AH: That’s easy. I think most students have a story that they’re meant to tell. And most of them aren’t writing that story. I get to know the students, form relationships with them in ways that I can have conversations with them about how to find the story they’re meant to write. And seeing them light up at the prospect of being able to tell the story they’re meant to write. Being a writer, being artistic, is having the license to indulge any and all of your curiosities. The older we get, the harder it is to find space where anybody will say “I want you to indulge your curiosities.” As I remind them of that gift and how they need to be finding the thing that they find deeply interesting, it just changes the dynamic of the way they understand writing, and the way they understand themselves.

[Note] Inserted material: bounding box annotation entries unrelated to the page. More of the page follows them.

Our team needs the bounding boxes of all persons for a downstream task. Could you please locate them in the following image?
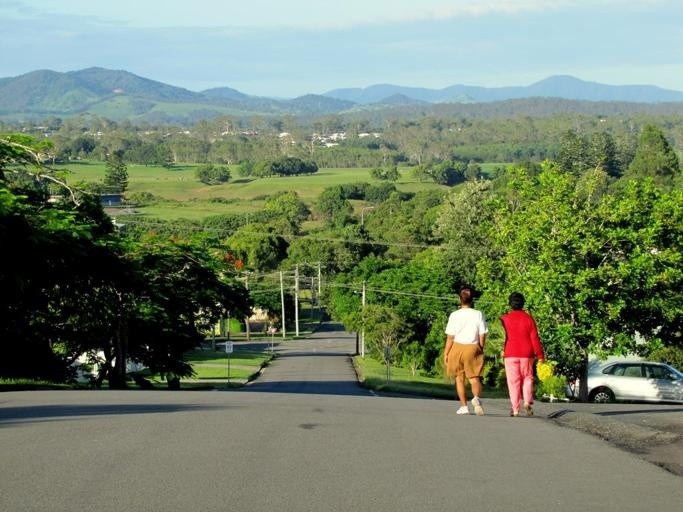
[440,285,489,415]
[497,291,546,419]
[534,355,576,400]
[86,356,106,389]
[575,339,590,402]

LS: What are you working on now?
AH: I’m working on a novel. And I’m trying to figure out exactly what it is. I think I know what it is. In a ballpark sense, and I’m fairly certain I know what it is in a precise sense. I know that there’s another great flood. A world-wide flood. The characters don’t know that. They just know that it keeps raining, that everything is flooded, that they’re drifting around the world trying to survive. Something that some people might call a war breaks out over some of the last remaining land: mountain peaks. I know at some point, one of the characters sprouts wings, which some people in the story, and some readers, will wrestle with the question, “Is that an angel?” I never use that term in the book. But then other people start spouting wings. I won’t say much more about it. I’m interested in the question: If everything is leveled, flooded over, and all of our politics and laws, churches and everything else is underwater, how will we behave? How will we begin to recreate ourselves, civilization? What will that look like? I’m wrestling with that right now, and I’m having a lot of fun.
LS: What have you read recently that’s moved you or changed how you come to the page?
AH: Two things: I’ve re-read a book called Being Dead by Jim Crace. I read it a long time ago and remembered liking it. The storytelling is very unique in that it starts in climax and works its way backwards. And the way the storytelling obsesses over ideas is very interesting, compelling to me. And the others are these big, sweaty Game of Thrones novels. I’m not writing my stories in the way he’s writing, but I’m completely fascinated by his storytelling and his ability to keep a story going, keep me deeply engaged. And I’ve probably learned as much about writing a longer work, of how to sustain narrative drive and interest, as much from Game of Thrones as from any other book I’ve read in a long time.
LS: If you were only able to share one piece of advice with other emerging writers, what would it be?
AH: I think when most people start off writing, it’s because they’ve found something moving, they’ve had something come to life inside their imagination. They have some notion that they’d like to try it themselves. They start off by imitating, which is great, it’s fine. We have to learn by imitating.
But there comes a point where they want to transition into becoming a writer, becoming an artist. And, so to them I always say not to be afraid to take yourself seriously. You need to get looking inward and asking questions about what makes you angry, what makes you scared, what makes you hopeful, what makes you swoon. No matter where you’re from, no matter what experiences you’ve had, you’ve experienced profound things. Those are the richest part of your human experience and the most potent weapons you’ll have as an artist.
Do not be afraid to take yourself seriously. You are not a cliché. The moment you decide to take yourself seriously, to look inward, is the exact moment you’ll stop imitating others and will become original.